More recent reports have included limited data on the clinical effectiveness of this treatment. Waldherr et al. published results from a phase II study finding similar efficacy to the aforementioned studies in a larger group of patients with neuroendocrine tumors (5). Patients in this study received a total of 7.4 GBq (200 mCi)/m² administered over 4 therapy cycles. In addition, these authors assessed clinical effectiveness using a patient-scored questionnaire given before and after treatment to 21 of their patients. They found that, overall, 63% of these individuals reported improvement in at least 1 of 4 symptom categories, which included diarrhea, flushing, wheezing, or pellagra. Valkema et al. reported symptomatic improvement in 18 of 38 patients with neuroendocrine tumors, including 2 individuals with insulinomas (6). The administered activity of ⁹⁰Y-SMT 487 in this study was based on renal dosimetry estimates, with patients limited to a total of 27 Gy to the kidneys over multiple therapy cycles with ⁹⁰Y-SMT 487. Consequently, our finding of a 67% favorable clinical response is very consistent with what has been reported to date.
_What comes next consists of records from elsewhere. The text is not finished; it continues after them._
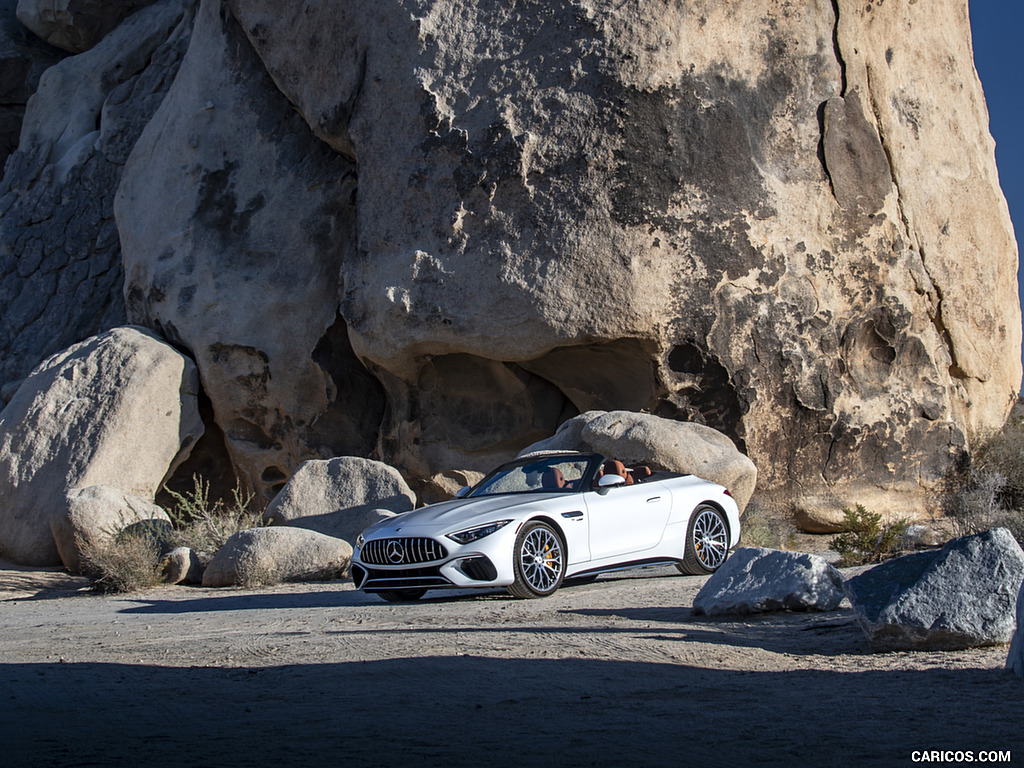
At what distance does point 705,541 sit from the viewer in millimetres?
9555

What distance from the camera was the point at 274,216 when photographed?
57.2 ft

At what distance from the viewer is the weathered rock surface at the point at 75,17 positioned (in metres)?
23.9

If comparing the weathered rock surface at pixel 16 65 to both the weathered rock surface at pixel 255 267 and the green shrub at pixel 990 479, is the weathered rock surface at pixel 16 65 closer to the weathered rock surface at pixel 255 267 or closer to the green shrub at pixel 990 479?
the weathered rock surface at pixel 255 267

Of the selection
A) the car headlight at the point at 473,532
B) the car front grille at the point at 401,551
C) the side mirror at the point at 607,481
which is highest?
the side mirror at the point at 607,481

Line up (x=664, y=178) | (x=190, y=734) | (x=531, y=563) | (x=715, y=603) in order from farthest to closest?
(x=664, y=178), (x=531, y=563), (x=715, y=603), (x=190, y=734)

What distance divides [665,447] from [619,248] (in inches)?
121

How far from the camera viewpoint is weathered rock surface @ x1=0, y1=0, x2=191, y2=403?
69.1 ft

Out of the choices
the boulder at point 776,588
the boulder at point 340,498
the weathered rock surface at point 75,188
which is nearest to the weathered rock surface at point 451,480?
the boulder at point 340,498

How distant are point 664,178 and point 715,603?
8.61 meters

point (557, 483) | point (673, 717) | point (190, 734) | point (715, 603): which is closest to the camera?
point (190, 734)

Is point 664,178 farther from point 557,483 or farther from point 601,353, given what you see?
point 557,483

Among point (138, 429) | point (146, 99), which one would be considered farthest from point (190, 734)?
point (146, 99)

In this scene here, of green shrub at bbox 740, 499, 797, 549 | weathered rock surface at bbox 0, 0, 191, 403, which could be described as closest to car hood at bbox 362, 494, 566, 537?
green shrub at bbox 740, 499, 797, 549

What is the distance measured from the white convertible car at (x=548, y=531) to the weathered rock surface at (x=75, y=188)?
1418 centimetres
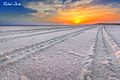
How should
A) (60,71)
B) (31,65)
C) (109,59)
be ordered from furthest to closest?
1. (109,59)
2. (31,65)
3. (60,71)

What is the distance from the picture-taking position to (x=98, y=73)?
8.79 ft

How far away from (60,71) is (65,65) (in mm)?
335

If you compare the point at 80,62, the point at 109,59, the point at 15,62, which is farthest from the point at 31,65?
the point at 109,59

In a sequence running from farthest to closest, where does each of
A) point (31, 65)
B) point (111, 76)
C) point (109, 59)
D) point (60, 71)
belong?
point (109, 59)
point (31, 65)
point (60, 71)
point (111, 76)

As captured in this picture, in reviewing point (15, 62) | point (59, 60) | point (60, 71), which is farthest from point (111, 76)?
point (15, 62)

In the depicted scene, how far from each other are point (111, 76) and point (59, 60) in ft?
3.62

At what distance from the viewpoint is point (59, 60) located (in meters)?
3.48

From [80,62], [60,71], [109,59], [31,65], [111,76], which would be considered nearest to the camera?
[111,76]

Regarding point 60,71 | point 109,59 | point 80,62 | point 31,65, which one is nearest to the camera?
point 60,71

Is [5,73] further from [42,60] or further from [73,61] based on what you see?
[73,61]

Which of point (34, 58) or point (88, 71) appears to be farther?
point (34, 58)

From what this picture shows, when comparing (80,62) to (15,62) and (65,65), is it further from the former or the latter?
(15,62)

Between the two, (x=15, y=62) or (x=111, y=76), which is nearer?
(x=111, y=76)

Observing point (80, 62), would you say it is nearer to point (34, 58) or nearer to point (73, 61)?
point (73, 61)
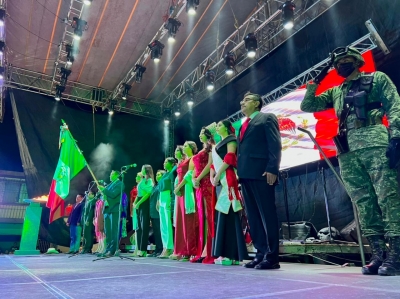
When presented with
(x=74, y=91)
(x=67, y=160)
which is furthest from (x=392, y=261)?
(x=74, y=91)

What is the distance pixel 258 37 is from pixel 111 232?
18.0 feet

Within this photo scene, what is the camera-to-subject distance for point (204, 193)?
3408 mm

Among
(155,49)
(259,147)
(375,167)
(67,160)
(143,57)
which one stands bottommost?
(375,167)

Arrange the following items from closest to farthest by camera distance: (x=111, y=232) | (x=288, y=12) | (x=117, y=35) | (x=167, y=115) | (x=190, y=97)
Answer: (x=111, y=232) → (x=288, y=12) → (x=117, y=35) → (x=190, y=97) → (x=167, y=115)

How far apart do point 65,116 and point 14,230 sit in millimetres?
4932

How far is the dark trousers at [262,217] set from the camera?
2.28 metres

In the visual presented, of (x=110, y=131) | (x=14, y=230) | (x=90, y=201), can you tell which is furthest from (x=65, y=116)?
(x=14, y=230)

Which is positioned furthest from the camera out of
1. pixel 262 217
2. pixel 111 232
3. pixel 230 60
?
pixel 230 60

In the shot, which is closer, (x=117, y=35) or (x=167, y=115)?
(x=117, y=35)

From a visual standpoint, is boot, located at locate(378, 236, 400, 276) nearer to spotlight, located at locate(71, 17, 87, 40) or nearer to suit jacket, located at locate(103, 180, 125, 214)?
suit jacket, located at locate(103, 180, 125, 214)

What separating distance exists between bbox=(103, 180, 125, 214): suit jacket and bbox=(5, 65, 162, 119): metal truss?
5994 millimetres

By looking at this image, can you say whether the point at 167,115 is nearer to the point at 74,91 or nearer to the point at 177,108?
the point at 177,108

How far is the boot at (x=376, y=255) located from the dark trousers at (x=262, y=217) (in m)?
0.63

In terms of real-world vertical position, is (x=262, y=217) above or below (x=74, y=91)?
below
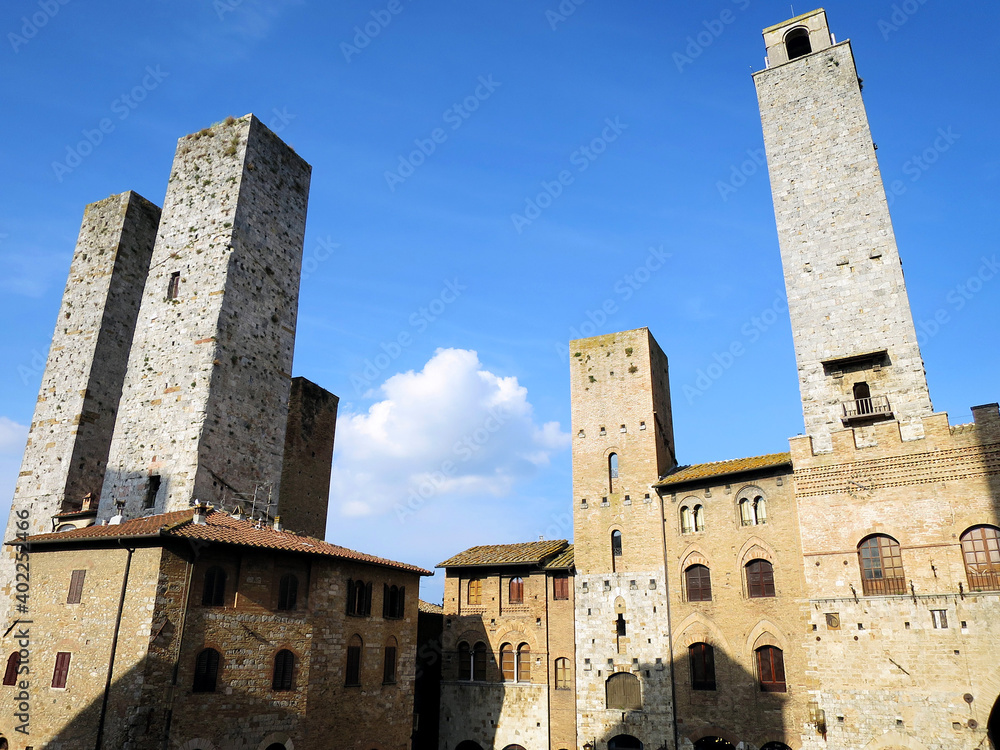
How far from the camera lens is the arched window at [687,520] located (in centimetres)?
2665

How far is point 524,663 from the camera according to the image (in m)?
29.4

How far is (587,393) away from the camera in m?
31.1

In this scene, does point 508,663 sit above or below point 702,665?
below

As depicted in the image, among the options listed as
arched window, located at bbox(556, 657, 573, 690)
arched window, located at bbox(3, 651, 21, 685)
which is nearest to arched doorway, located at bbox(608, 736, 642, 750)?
arched window, located at bbox(556, 657, 573, 690)

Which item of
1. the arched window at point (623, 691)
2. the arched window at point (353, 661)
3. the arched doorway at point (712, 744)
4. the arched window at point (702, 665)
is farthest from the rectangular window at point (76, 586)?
the arched doorway at point (712, 744)

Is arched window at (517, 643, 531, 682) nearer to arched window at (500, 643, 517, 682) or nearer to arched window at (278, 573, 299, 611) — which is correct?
arched window at (500, 643, 517, 682)

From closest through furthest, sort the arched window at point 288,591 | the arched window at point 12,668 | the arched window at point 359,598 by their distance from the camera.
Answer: the arched window at point 12,668 → the arched window at point 288,591 → the arched window at point 359,598

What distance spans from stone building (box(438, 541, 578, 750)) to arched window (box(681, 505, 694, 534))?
516 centimetres

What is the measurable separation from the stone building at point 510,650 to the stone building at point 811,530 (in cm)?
60

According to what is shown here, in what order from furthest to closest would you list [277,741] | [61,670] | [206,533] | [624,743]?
[624,743], [277,741], [206,533], [61,670]

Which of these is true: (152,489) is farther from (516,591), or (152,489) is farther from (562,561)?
(562,561)

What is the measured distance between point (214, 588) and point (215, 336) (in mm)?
9051

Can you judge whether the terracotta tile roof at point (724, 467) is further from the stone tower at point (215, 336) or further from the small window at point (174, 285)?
the small window at point (174, 285)

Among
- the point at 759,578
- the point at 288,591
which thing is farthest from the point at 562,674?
the point at 288,591
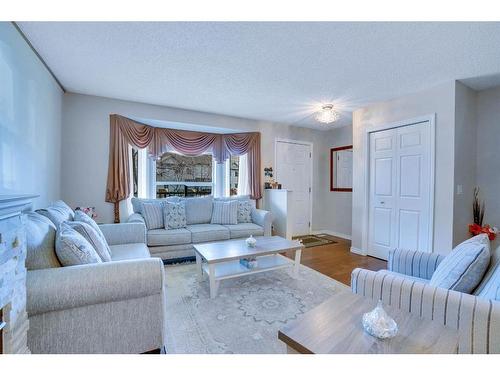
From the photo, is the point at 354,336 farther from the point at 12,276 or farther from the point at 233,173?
the point at 233,173

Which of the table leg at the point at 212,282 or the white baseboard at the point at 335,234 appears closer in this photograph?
the table leg at the point at 212,282

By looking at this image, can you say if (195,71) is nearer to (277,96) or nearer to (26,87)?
(277,96)

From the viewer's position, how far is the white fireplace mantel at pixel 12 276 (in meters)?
0.95

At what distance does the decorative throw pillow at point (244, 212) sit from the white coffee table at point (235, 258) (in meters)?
1.00

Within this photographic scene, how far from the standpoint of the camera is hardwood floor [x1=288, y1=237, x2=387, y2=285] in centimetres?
283

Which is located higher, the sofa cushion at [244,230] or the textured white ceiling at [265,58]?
the textured white ceiling at [265,58]

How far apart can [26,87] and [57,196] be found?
4.77 ft

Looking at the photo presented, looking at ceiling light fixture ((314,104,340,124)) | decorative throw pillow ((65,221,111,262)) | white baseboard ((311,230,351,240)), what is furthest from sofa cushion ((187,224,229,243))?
white baseboard ((311,230,351,240))

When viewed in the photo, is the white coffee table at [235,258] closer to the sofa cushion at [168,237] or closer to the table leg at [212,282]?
the table leg at [212,282]

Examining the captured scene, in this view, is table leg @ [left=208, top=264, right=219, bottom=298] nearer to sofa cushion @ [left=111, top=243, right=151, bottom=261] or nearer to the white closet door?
sofa cushion @ [left=111, top=243, right=151, bottom=261]

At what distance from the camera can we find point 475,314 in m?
1.00

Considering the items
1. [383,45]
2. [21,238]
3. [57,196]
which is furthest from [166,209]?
[383,45]

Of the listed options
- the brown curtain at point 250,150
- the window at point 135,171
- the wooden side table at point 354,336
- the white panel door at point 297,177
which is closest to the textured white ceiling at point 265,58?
the window at point 135,171

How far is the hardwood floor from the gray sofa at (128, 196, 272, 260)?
0.76 m
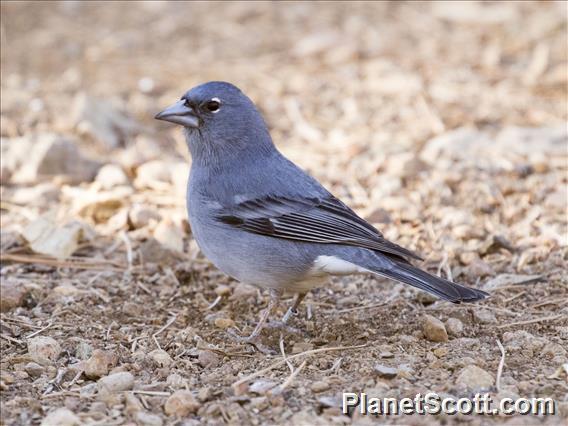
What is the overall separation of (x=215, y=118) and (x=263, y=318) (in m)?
1.30

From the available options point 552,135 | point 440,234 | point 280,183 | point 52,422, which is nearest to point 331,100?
point 552,135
Because our study was not masked or placebo-controlled, there was, of course, the potential for bias in assessing symptom response. It may be beneficial if future applications of this methodology use WHO grading criteria for evaluation of the 4 symptoms listed in Table 1. Our scoring system did include an important objective measure (weight change) as well as the subjective assessments described. Additionally, we required a +2 overall score for classification as a favorable response to enhance the certainty of correctly identifying individuals who did in fact benefit from this therapy.

CONCLUSION

On the basis of the results from our clinical response scoring system and the finding of reduced medication requirements, therapy with ⁹⁰Y-SMT 487 appears to improve the clinical status of a substantial fraction of patients withSSTR-positive neuroendocrine tumors. Further data are needed to determine, among other things, the duration of clinical benefit and possible impact on survival. This multicenter phase II trial is ongoing, and the final results may change as additional data are received and analyzed from the other institutions.